Bahn, Flugzeug, und Auto, Pt. 2 (Trains, Planes, & Automobiles)

“I travel not to go anywhere, but to go. I travel for travel's sake. 
The great affair is to move.” 
― Robert Louis Stevenson, Travels with a Donkey in the Cevennes

Once the travel bug has bit you, an airport becomes the most exciting place you can be!  In the Frankfurt airport, there is a great black board with departure schedules; it is wonderfully old-fashioned and the individual letter and number blocks click and roll as the schedules update.  I have always loved to stand in front of it and read off all the places one might go anywhere in the world - if only one could.  

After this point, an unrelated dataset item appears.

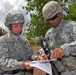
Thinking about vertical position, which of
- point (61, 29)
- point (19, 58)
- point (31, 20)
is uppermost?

Truthfully, I love travel in any mode - although ships and ferries are my least favorite (since I always get a touch of queasy sea-sickness!).  My travels in Germany have afforded me many different means of public transportation. 

In my previous post about travel and transportation (link here), I showed some pictures of our train travels.  Above is one more form of transportation that is the S-bahn (ca. mid-1980s), which stands for Stadtschnellbahn (city rapid railway).  While the regional trains and the ICE (inter-city express) trains get you from one city to another, the S-bahn gets you around a city and its suburbs without stopping at every station as the U-bahn and Strassenbahn do.   

In the picture above, my little brother is getting his ticket for a U-bahn ride (or Untergrundbahn - underground train or subway) sometime in 1984 or 85.  I think it is interesting to note that Germans "pull" a ticket out of the machine ... ein Fahrschein ZIEHEN.  Ziehen can mean to pull, to take, or to draw (out).  

In the picture above, my little brother is standing by an old Frankfurt Strassenbahn (street car), yet another common form of public transportation in cities.   There's also buses readily available.  You are bound to get where you are going one way or the other!!  

One last photo of a streetcar in Würzburg in 2012 (above), leaving the train station behind it ... I think you can probably tell that the cars have been updated a little since the 1980s.